Es innegable que cada vez hay más conciencia social sobre la igualdad entre el varón y la mujer. Sin embargo, esa conciencia no se plasma tanto en las rutinas cotidianas, en las cuestiones centrales de la vida diaria, digamos, como lo hace frente a hechos aberrantes como el femicidio y las violaciones.
Por ejemplo, no son pocos los varones que repudian la conducta violenta de violadores y femicidas. Y cada vez son más las mujeres dispuestas a denunciar las distintas agresiones que padecen. Pero, en los empleos, las mujeres siguen percibiendo salarios menores que los de sus colegas varones, y en las viviendas las tareas domésticas siguen recayendo fundamentalmente sobre ellas.

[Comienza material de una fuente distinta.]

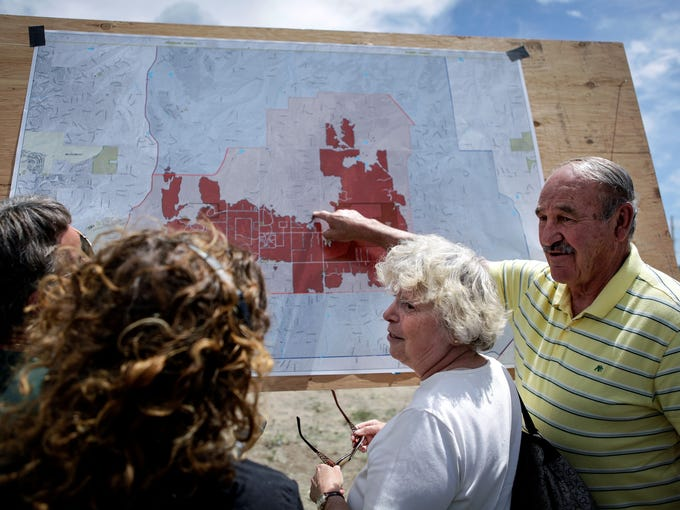 Ron Pedron, right, and his wife, Rita, talk to residents about a fire and evacuation map before a news conference June 16 at Pikes Peak Community College's Rampart Range campus near Colorado Springs.  Nearly 500 homes have been burned by the Black Forest Fire.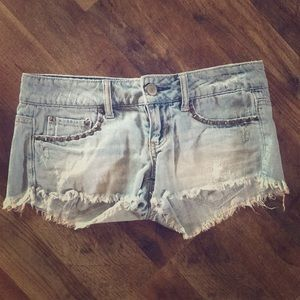 American Eagle studded jean shorts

Si entendemos que una mujer es un sujeto pleno de derecho que, como tal, puede tomar la decisión de terminar una relación sentimental, o puede rechazar el cortejo amoroso o el avance sexual de otra persona, o que no debe ser molestada en la calle con groserías o con una cercanía física que busca intimidarla, cosas que desde siempre se les han garantizado a los varones, ¿por qué es tan difícil aceptar que esa igualdad de derechos debe alcanzar, entre otras cuestiones, al mercado laboral y a la convivencia?
Estamos hablando de desproporciones importantes. Allí donde una mujer convive con un varón, ella le destina al mantenimiento y a la administración de la casa unas seis horas diarias, mientras que, si él colabora, en el mejor de los casos realiza un aporte que no le significa más de tres horas. Trabajar unas 42 horas semanales en casa equivale a un segundo trabajo.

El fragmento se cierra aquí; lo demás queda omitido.